To be honest, I'm sick of designing for 800 x 600. The workspace is so small. However, as there are still some old school people around, I keep on doing it. Nonetheless, more and more, I see websites that are new and old adopting their designs for the 1024 x 768 resolution. Is it safe to go that way now?
11 % of my visitors use 800X600 screens -- that represents a significant number of users for me. Therefor, I design my pages so that they don't have to scroll horizontally in order to read all of the content. James
And I use 1280x1024, and I dislike looking at tiny fixed layouts. Thats why you make it fluid - especially for people who resize their browser screens, have many toolbars on the side etc.
I like flex better than liquid most of the time, cause I've got sh*t floated around everywhere and it can start to look a little stupid at really small or large window sizes (don't bother with screen resolutions, think about window sizes-- you can't measure what size people set their browser windows so always assume the worst). So far I've sometimes spent extra time making something still work in 600X800 because I believe it's still a valid screen size. Don't design for that size, just make sure the site is plenty usable at that size. BBC recently redesigned their page and at the smaller size you simply lose a sidear with ads and stuff. Still perfectly usable.
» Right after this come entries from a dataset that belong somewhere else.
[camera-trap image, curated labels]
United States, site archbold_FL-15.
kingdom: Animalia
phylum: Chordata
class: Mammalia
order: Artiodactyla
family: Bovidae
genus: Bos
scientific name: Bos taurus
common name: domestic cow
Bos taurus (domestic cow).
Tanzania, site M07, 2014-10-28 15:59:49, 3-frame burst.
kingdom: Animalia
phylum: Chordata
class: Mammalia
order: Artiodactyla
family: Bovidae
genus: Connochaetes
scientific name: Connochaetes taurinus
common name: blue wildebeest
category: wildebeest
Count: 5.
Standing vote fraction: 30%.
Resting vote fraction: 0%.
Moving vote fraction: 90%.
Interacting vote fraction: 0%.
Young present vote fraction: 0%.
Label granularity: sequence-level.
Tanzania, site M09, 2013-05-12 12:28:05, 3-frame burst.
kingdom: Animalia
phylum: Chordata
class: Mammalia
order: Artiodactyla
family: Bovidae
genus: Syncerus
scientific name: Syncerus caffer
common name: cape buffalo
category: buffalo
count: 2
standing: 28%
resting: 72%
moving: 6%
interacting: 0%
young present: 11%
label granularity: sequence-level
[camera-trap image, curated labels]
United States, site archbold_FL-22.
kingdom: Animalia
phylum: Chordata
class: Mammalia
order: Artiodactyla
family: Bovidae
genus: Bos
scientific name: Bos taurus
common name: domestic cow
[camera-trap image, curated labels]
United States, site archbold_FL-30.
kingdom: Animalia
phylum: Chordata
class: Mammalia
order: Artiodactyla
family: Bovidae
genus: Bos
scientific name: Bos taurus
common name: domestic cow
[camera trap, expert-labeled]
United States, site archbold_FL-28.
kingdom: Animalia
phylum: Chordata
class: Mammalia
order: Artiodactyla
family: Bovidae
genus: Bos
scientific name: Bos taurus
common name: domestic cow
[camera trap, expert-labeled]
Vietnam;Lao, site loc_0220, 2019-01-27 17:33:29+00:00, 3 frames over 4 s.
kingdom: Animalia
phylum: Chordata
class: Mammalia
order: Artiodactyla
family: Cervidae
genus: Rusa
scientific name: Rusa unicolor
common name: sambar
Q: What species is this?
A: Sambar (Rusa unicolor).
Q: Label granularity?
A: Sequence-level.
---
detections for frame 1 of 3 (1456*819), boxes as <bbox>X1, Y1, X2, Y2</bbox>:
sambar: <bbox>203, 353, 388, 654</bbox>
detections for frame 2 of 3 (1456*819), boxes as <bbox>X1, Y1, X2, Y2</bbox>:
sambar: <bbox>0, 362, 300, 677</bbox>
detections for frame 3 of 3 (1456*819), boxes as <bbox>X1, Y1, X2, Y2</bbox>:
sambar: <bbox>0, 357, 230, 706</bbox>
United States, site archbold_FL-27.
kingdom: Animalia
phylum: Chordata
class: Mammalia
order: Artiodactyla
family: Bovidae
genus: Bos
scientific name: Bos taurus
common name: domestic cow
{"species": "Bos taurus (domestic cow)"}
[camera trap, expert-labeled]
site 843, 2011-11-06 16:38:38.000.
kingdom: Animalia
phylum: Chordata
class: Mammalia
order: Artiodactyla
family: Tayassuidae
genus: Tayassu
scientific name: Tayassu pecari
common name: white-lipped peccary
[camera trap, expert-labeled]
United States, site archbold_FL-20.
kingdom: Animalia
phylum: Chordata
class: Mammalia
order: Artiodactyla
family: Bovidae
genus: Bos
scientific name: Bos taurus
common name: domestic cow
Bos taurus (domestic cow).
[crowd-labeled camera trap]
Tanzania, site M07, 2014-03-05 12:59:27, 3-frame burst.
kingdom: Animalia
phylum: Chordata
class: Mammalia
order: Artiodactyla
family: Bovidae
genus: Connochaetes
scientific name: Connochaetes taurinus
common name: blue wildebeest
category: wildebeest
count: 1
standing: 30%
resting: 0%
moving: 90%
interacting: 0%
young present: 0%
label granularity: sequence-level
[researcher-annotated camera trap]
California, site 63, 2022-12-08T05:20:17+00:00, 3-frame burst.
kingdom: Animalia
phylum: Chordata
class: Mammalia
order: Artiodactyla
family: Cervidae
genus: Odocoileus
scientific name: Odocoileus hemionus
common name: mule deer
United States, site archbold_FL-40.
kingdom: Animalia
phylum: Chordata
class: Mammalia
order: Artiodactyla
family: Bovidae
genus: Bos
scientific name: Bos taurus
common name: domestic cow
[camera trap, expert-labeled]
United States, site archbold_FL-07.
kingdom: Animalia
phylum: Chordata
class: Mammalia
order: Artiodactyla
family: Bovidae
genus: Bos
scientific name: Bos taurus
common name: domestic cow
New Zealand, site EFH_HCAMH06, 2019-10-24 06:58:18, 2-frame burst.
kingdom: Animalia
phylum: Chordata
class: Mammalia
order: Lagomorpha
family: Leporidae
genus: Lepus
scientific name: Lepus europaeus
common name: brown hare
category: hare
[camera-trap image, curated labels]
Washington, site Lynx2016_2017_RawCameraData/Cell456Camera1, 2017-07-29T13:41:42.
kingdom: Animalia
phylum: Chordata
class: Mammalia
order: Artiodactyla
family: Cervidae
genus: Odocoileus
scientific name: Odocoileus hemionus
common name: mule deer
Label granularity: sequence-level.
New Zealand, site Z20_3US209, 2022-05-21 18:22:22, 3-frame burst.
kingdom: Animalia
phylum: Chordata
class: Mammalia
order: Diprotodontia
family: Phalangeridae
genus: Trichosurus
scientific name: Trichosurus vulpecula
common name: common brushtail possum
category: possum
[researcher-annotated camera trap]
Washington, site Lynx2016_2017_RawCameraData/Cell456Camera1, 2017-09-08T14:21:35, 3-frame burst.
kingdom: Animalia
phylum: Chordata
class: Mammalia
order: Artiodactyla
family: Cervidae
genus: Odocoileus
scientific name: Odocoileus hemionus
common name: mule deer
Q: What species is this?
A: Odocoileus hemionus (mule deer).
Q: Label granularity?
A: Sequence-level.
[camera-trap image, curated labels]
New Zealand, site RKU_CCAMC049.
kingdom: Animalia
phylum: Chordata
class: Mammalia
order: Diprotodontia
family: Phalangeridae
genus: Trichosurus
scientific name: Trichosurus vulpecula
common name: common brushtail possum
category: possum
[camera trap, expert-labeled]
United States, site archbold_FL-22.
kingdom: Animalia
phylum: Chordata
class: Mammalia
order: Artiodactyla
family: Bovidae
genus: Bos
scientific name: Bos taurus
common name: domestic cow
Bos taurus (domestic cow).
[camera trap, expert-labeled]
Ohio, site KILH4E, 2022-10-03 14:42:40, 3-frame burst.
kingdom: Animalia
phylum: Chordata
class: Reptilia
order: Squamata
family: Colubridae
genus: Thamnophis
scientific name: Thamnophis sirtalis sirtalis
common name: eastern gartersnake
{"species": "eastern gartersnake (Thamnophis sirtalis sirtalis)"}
I design for 800x600 always as there are still millions still using this resolution. I know it sucks but we must reach to as much of the world as possible. Maybe some education can help these people move with the times.
Education alone won't help. There are smaller screens on things like PDAs etc (which are pretty big for the size of those things), company computers stuck with hundreds of older monitors who cannot afford to upgrade, students with cheapo CRTs, etc. And on a 600x800 screen, that little log strip looks pretty big : )
I test all of my pages for display and function in current versions of MSIE 6, MSIE 7, Firefox 2, Opera 9, Mozilla 2 and Safari 3 graphical Browsers at 1280 by 1024, 1024 by 768, 800 by 600 resolutions, and small screen rendering mode (PDAs, hand held devices). I also test them for accessibility in textual Browsesr and audio screen readers. James
These days I'm trying to design for 1024x768 but making sure it degrades nicely enough if the user does hit the site with only 800x600 One of my more popular sites which would have a general enough user base shows it as gettin 5% 800x600 ..
I use 800x600, being used to it, hard for me to change to 1024-768 without feeling the strains on my eyes.
This has been covered MULTIPLE times here on the forums, and each time it comes up I always tell people to READ The Definitive FAQ on Screen Resolution by Simon Pieters. Seriously folks, this thing you mistakenly call "Screen Resolution" is MEANINGLESS.